EXERCISE
Report every line in the rows below that contains the word "camera", copying each such line in full.

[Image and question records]

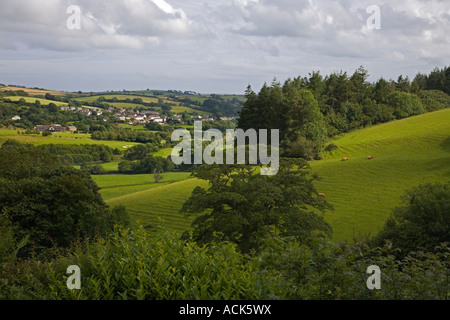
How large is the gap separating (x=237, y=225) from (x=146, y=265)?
42.2ft

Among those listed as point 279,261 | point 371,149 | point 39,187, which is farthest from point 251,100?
point 279,261

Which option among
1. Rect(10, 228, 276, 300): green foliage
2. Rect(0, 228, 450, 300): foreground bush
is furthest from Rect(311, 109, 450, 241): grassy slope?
Rect(10, 228, 276, 300): green foliage

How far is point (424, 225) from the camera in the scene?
1812 cm

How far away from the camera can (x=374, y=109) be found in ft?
272

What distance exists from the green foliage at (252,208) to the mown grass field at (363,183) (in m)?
4.28

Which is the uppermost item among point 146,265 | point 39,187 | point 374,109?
point 374,109

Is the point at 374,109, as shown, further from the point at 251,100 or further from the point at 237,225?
the point at 237,225

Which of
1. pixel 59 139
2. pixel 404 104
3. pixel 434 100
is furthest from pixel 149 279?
pixel 434 100

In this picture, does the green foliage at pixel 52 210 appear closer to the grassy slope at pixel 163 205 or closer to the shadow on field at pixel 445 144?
the grassy slope at pixel 163 205

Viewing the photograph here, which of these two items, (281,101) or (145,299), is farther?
(281,101)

RESPONSE TO THE EXERCISE
How far is point (424, 225) from the camera in the scene?
How far away from the camera can (x=374, y=109) be found in ft?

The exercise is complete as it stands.